On a similar note, the SC Registrar, General Md Zakir Hossain told The Daily Star that he does not communicate the Supreme Court orders and that it is the responsibility of some deputy registrars and assistant registrars. He further said that if the any officials or staff of the SC had any negligence in this regard, action would be taken.

Cases like these may be rare, but that does not mean that they should be forgotten. If anything at all, these cases must be used as examples and the victims must be compensated so that they don't occur anymore. When you talk to Azaher and Zobed, it becomes obvious that neither of them has managed to overcome and accept the fact that they actually spent more time in jail than required.

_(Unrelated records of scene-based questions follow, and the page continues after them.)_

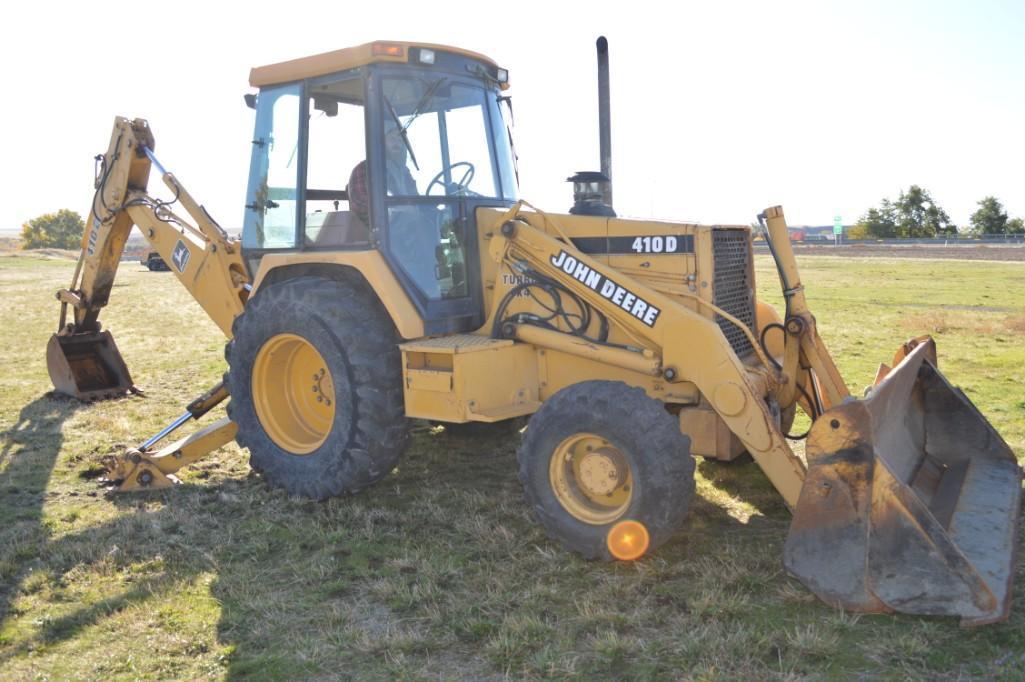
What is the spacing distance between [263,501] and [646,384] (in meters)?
2.81

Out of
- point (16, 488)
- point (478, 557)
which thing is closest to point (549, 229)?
point (478, 557)

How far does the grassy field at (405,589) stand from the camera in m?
4.05

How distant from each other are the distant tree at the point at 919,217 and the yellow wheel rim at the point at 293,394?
6225 cm

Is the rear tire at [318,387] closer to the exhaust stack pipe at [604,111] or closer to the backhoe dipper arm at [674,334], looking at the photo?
the backhoe dipper arm at [674,334]

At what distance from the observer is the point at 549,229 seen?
5969mm

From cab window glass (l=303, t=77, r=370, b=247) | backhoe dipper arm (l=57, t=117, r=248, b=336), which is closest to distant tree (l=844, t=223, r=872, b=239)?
backhoe dipper arm (l=57, t=117, r=248, b=336)

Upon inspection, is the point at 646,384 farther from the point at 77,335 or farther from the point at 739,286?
the point at 77,335

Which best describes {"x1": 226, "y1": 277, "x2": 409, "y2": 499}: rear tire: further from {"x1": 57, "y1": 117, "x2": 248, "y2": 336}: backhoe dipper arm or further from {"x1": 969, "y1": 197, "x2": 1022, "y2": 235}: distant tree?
{"x1": 969, "y1": 197, "x2": 1022, "y2": 235}: distant tree

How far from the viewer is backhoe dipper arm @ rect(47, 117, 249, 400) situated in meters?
7.79

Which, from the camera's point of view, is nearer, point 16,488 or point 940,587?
point 940,587

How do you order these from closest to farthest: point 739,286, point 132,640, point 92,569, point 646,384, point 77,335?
point 132,640, point 92,569, point 646,384, point 739,286, point 77,335

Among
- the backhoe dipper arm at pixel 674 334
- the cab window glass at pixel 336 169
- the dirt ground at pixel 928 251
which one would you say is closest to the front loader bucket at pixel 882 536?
the backhoe dipper arm at pixel 674 334

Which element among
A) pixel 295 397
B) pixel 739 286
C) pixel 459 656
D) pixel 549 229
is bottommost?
pixel 459 656

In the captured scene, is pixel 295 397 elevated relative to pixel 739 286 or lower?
lower
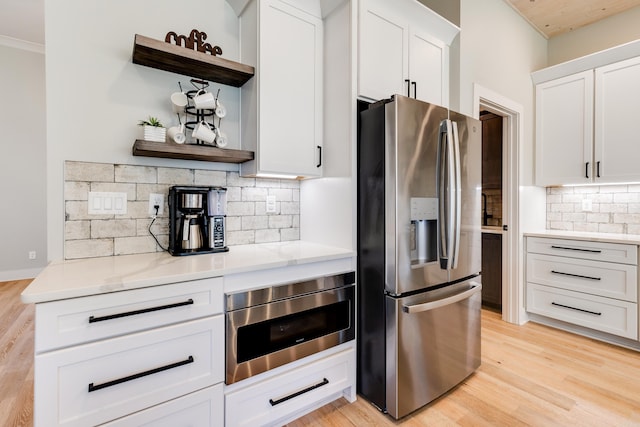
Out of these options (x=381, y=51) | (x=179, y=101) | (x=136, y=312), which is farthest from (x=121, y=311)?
(x=381, y=51)

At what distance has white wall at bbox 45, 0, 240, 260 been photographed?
1.50 metres

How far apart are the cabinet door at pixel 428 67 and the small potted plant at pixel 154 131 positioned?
1.61m

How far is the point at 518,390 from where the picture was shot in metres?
1.95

When Azaher was asked if he still trusted the courts, all he said was: “I have no words to describe my pain. I also don't have any words to describe the law.”On a similarly frustrating note, Zobed asked this reporter at least five times during the interview as to whether or not he would actually get compensated for the time he lost.

Despite the adversities, both Azaher and Zobed remain strong. Both of them continue to talk about the pain that they had to go through behind bars. The problem though is that nobody's listening.